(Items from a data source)
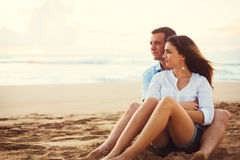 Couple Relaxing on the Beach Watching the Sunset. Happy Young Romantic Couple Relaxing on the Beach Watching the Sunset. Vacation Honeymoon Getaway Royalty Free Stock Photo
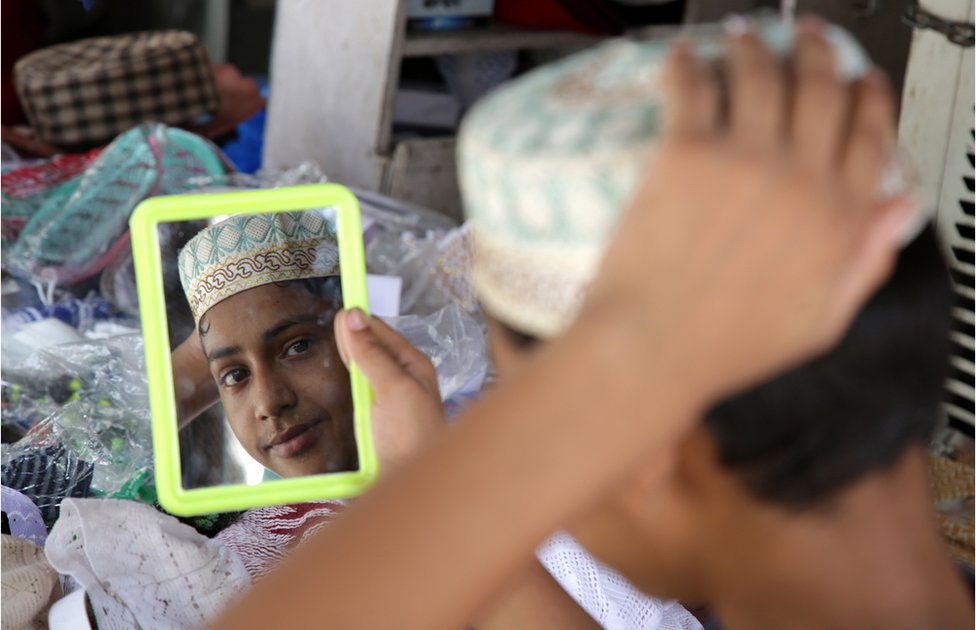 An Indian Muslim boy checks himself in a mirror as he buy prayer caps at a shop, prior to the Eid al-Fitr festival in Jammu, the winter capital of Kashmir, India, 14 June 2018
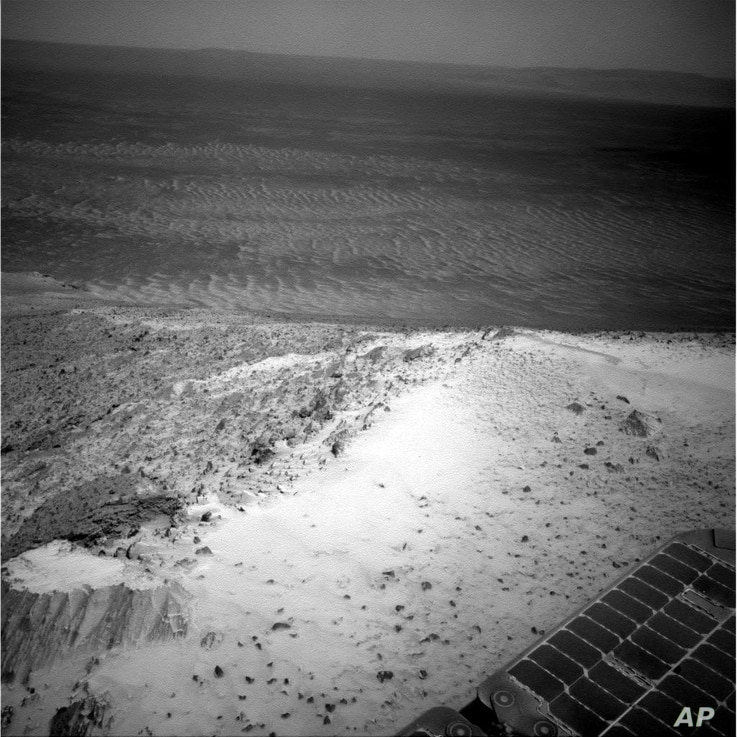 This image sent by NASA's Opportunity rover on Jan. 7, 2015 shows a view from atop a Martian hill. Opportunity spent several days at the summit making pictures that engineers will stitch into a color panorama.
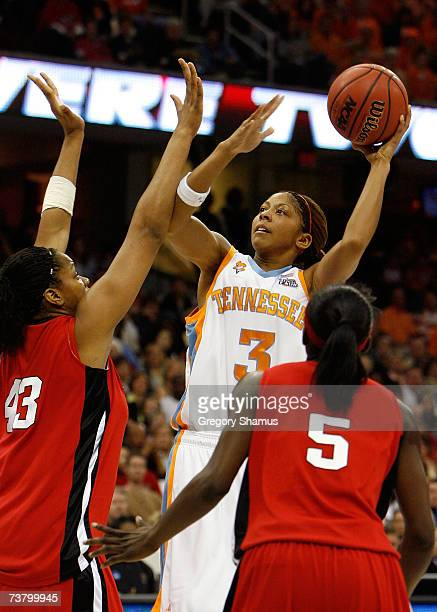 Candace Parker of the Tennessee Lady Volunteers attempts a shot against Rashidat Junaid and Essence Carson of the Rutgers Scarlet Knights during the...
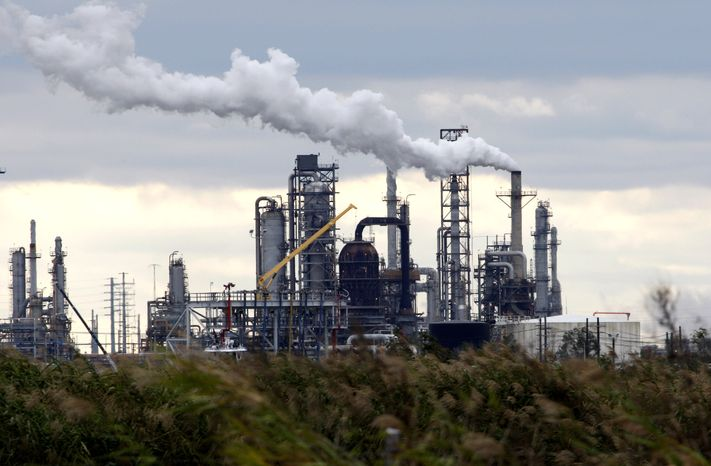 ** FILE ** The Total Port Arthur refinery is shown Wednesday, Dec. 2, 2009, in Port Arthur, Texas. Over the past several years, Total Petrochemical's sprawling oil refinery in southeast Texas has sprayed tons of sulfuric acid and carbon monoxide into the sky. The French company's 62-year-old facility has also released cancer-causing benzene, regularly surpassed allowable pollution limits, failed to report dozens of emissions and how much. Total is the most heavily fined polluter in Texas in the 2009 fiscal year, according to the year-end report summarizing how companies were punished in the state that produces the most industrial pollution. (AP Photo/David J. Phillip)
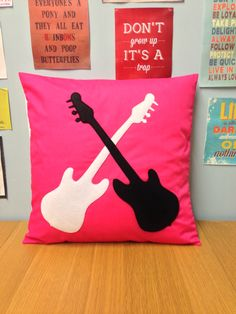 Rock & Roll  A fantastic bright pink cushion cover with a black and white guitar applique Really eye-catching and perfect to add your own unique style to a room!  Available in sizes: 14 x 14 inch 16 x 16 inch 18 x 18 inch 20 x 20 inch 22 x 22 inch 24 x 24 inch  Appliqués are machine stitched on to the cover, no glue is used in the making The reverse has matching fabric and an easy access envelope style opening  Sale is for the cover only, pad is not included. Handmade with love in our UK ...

## [What the exercise asks]
Please take the lines from the beginning of the data above through the line holding "Candace Parker of" and transcribe them exactly, without any pictures.

## [Written reply]
 Couple Relaxing on the Beach Watching the Sunset. Happy Young Romantic Couple Relaxing on the Beach Watching the Sunset. Vacation Honeymoon Getaway Royalty Free Stock Photo
 An Indian Muslim boy checks himself in a mirror as he buy prayer caps at a shop, prior to the Eid al-Fitr festival in Jammu, the winter capital of Kashmir, India, 14 June 2018
 This image sent by NASA's Opportunity rover on Jan. 7, 2015 shows a view from atop a Martian hill. Opportunity spent several days at the summit making pictures that engineers will stitch into a color panorama.
 Candace Parker of the Tennessee Lady Volunteers attempts a shot against Rashidat Junaid and Essence Carson of the Rutgers Scarlet Knights during the...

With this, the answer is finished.